Lawmakers voted to alter the guidelines to bring them into line with a 2012 U.S. Supreme Court ruling that found mandatory life sentences for minors unconstitutional. Bill sponsor Bob Dixon, R-Springfield, says that ruling left Missouri with no valid laws guiding such punishments.

Under the bill, a 16- or 17-year-old could be sentenced to a minimum of 50 years without parole, and somebody 15 years old or younger could face a minimum of 35 years.

Condemning a juvenile whose brain hasn’t fully developed to 50 years in prison is tantamount to a life sentence, said Sen. Jill Schupp, a Democrat from Creve Coeur. She proposed making them eligible for parole after 25 years.

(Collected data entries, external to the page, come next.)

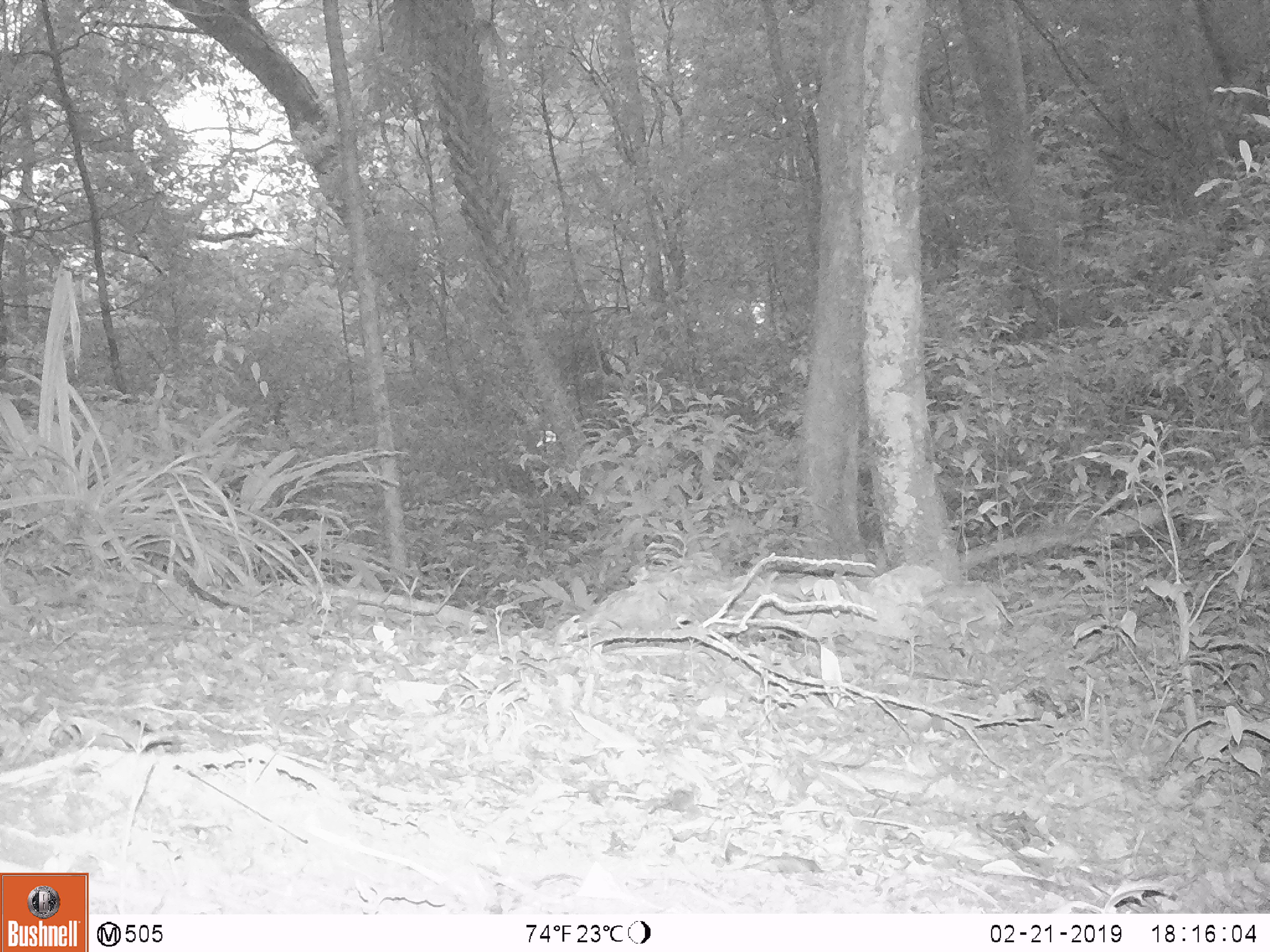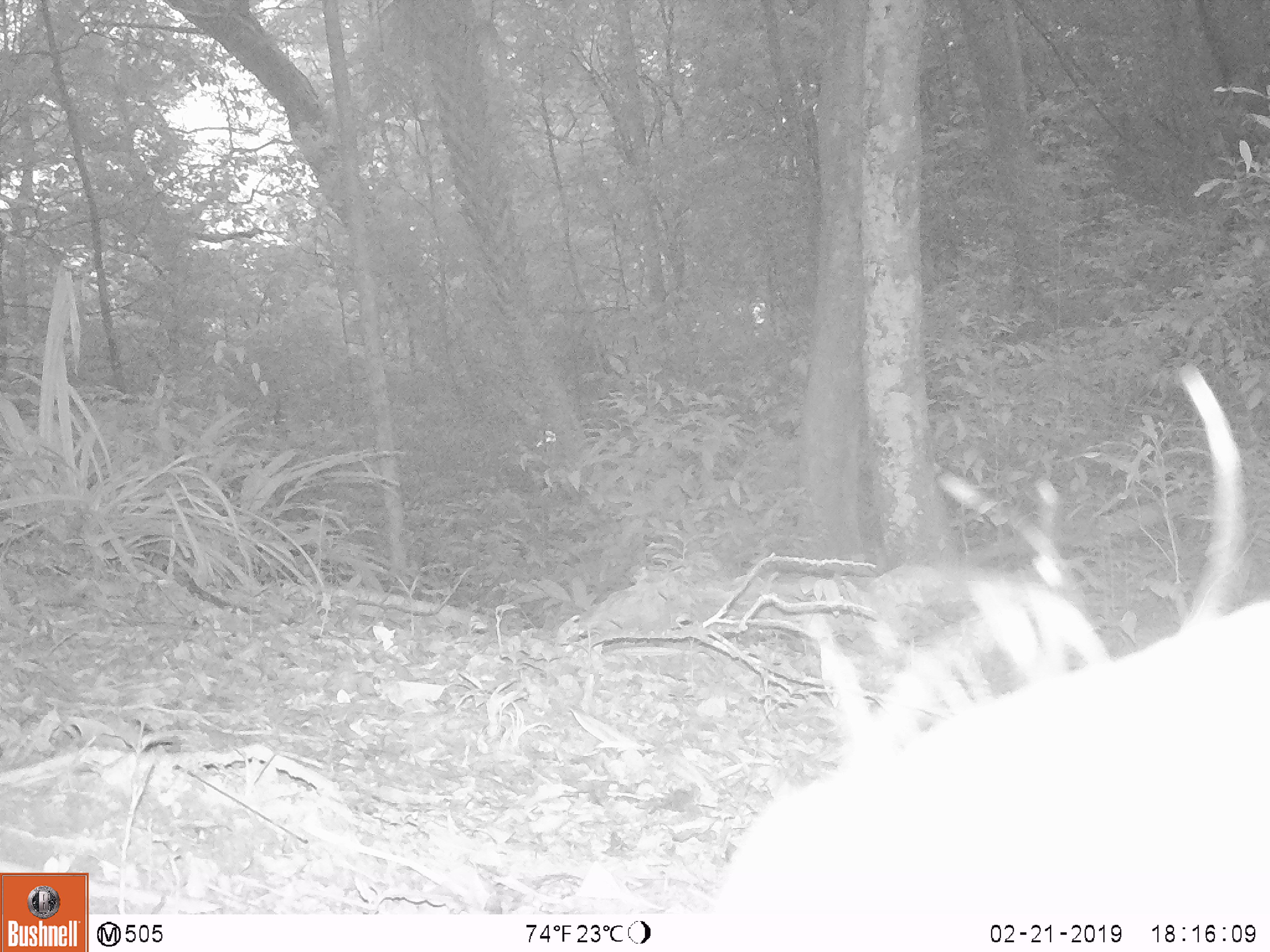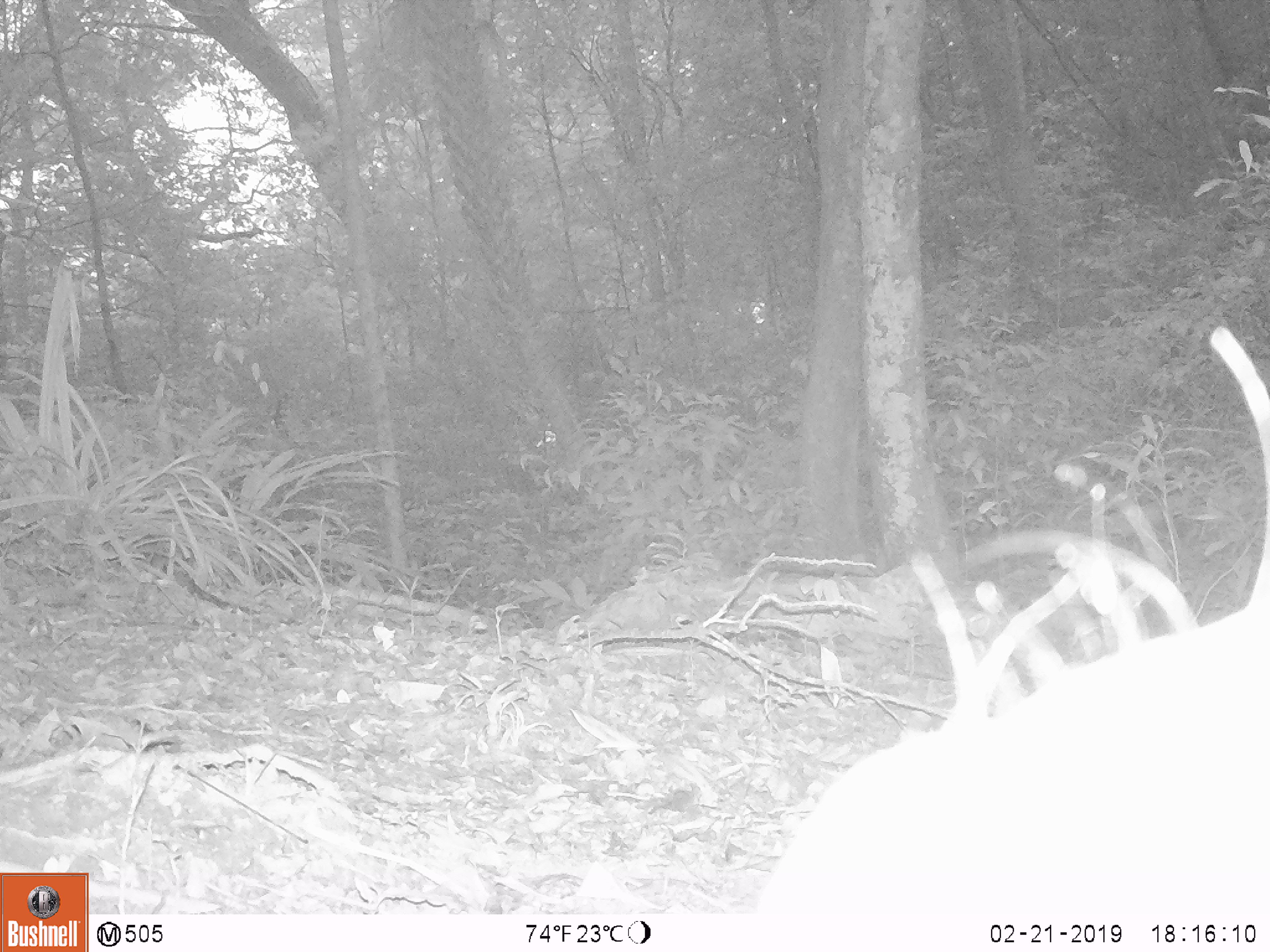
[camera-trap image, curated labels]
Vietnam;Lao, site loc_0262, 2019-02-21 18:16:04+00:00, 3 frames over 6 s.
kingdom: Animalia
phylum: Chordata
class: Mammalia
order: Artiodactyla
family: Cervidae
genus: Rusa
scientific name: Rusa unicolor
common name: sambar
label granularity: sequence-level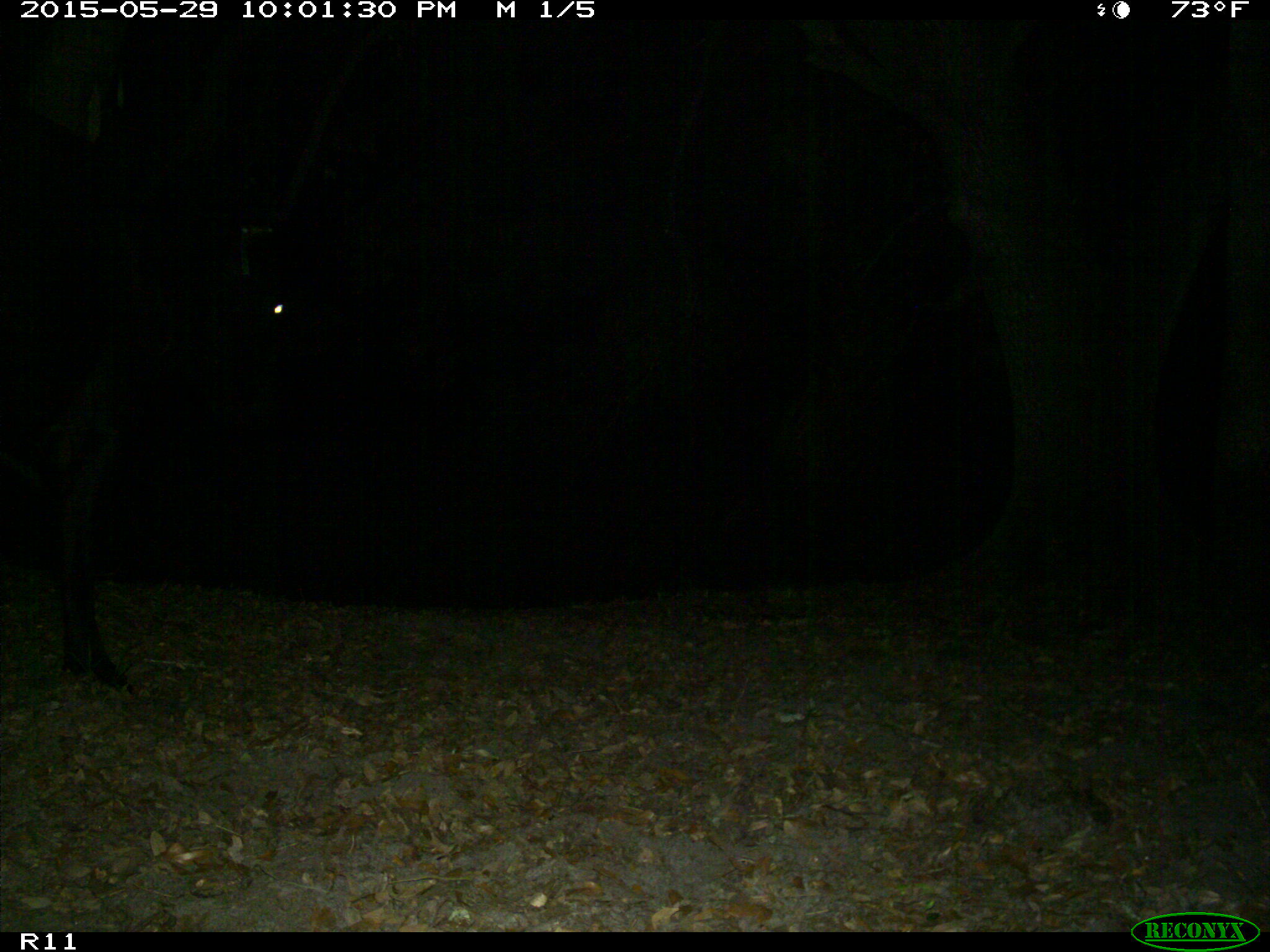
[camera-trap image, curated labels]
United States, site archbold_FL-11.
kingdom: Animalia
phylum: Chordata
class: Mammalia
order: Artiodactyla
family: Bovidae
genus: Bos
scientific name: Bos taurus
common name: domestic cow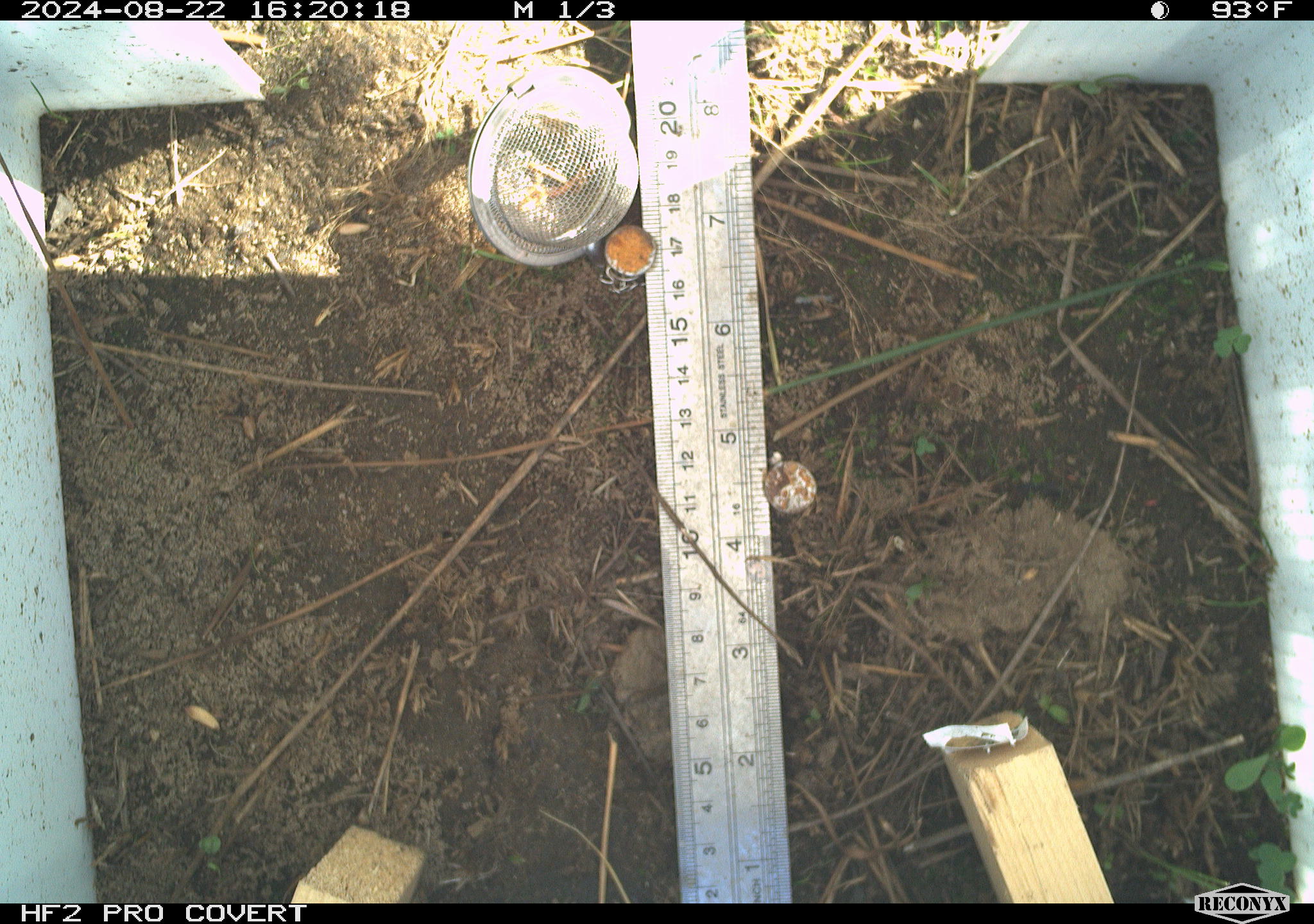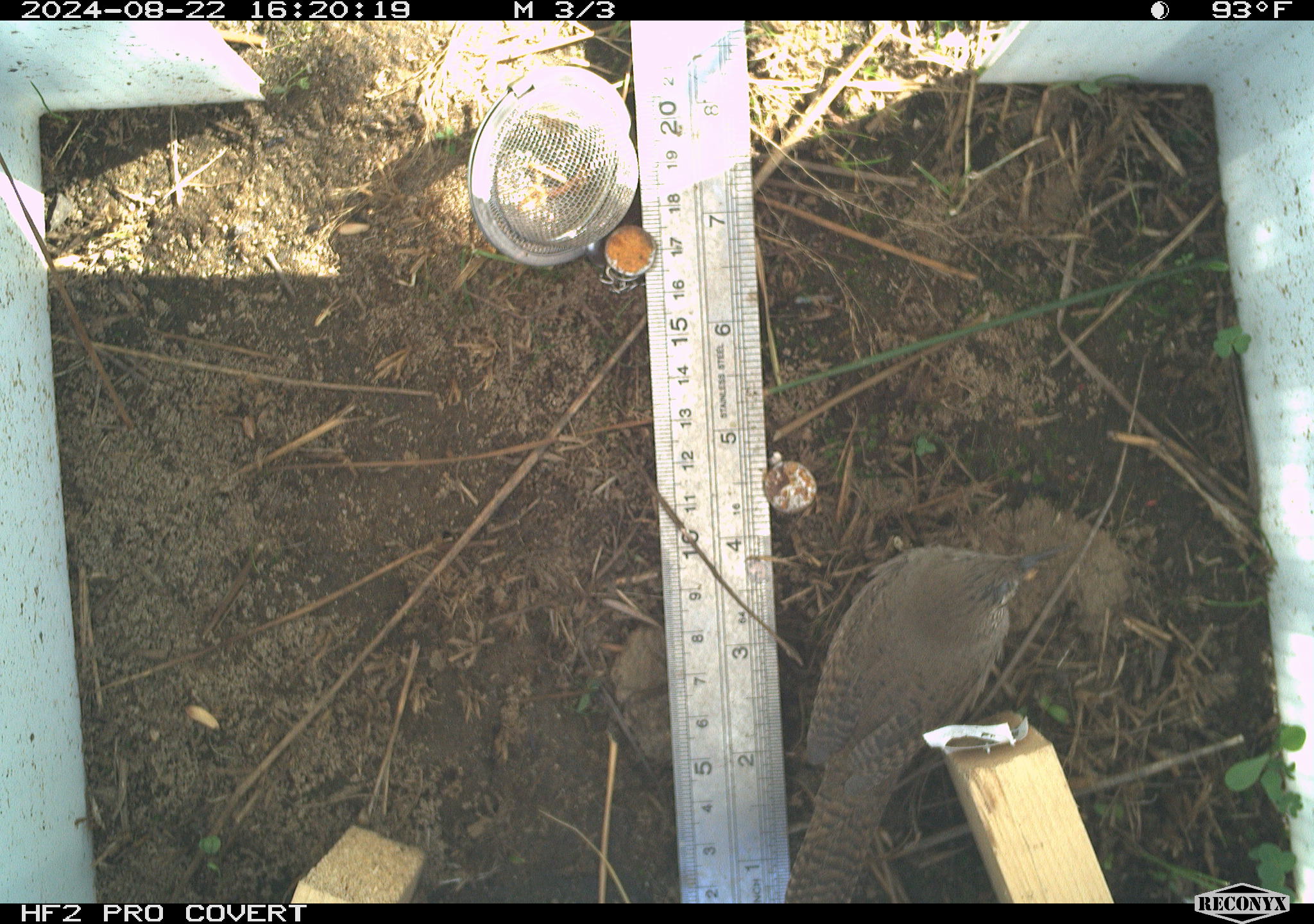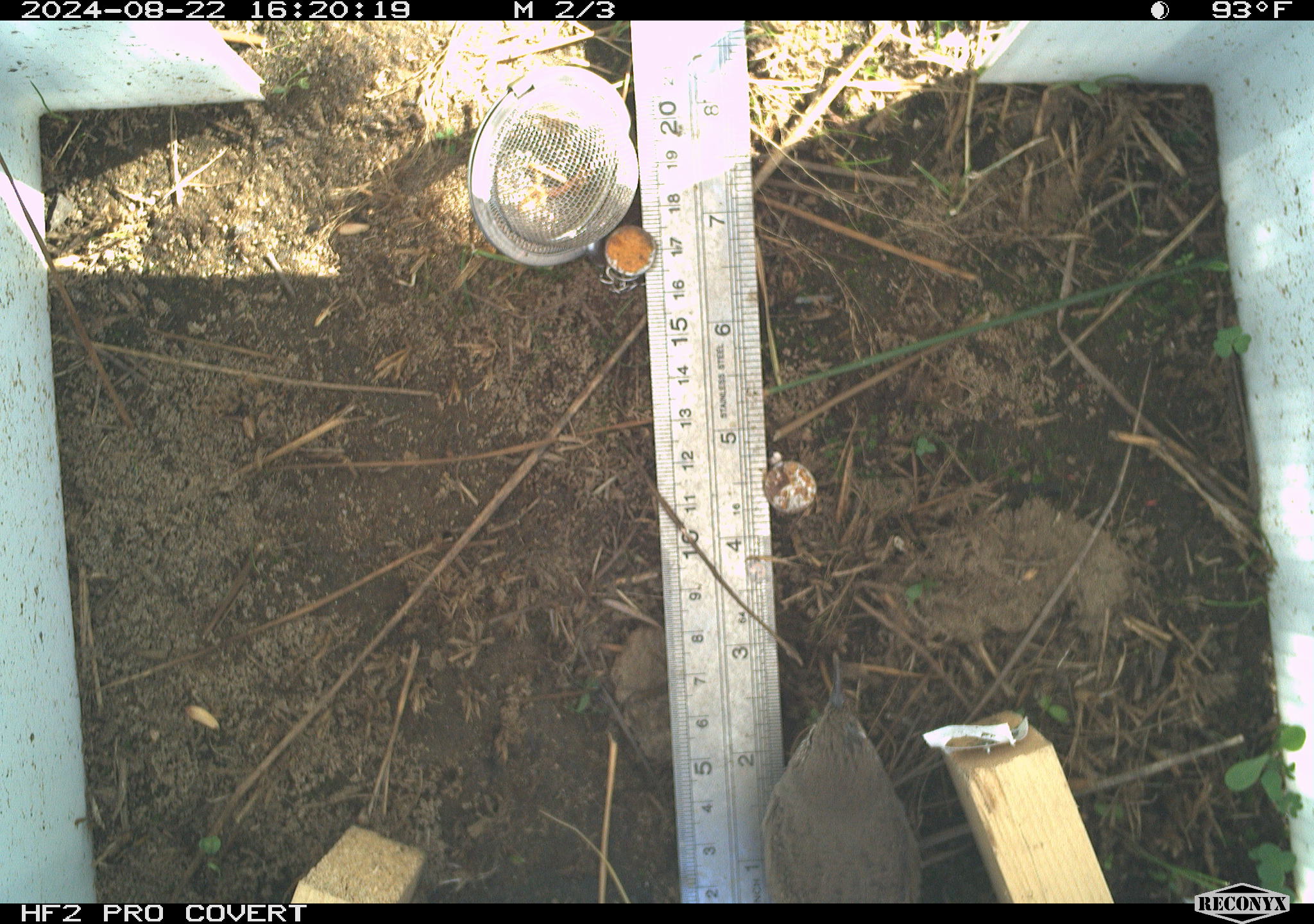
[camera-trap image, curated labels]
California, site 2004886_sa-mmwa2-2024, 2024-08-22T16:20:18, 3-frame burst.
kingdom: Animalia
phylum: Chordata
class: Aves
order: Passeriformes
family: Troglodytidae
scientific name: Troglodytidae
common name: wren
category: troglodytidae family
Troglodytidae family (wren) (Troglodytidae).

Allowing parole eligibility would still keep the most dangerous people behind bars, she said, while giving others a meaningful incentive for improving themselves.

Dixon said first-degree murder covers the most heinous crimes, and prosecutors already have the discretion to charge juveniles with lesser offenses.

“The hope is that they can be corrected,” he said. “But it might take longer for some folks.”

Past attempts to change the law have stalled over disagreements on the length of the minimum sentence.

The 143-page crime bill would also make it a felony for an undocumented immigrant to enter the state if they have previously been deported for committing a crime.

Sen. Mike Cunningham, the Rogersville Republican who proposed the measure, said the federal government’s inability to safeguard the public from dangerous immigrants compels the state to act.

He also sponsored a separate bill that would affect only immigrants who are deported for a crime and, after illegally returning to the country, commit a felony or violent misdemeanor. The bill, which the Senate endorsed Monday, would allow a punishment for “illegal re-entry” of three to ten years in prison.

“I just think this is people who are scum of the Earth,” he said. “If they’ll abuse a person, assault a person, murder somebody, rob a bank, sell some type of felony-related drug - I just think they deserve more than a slap on the hand.”

Dixon said he has been talking with Rep. Robert Cornejo, the chairman of the Judiciary Committee, and he expects the House to produce substantially different legislation.

The bill needs another vote before going to the House.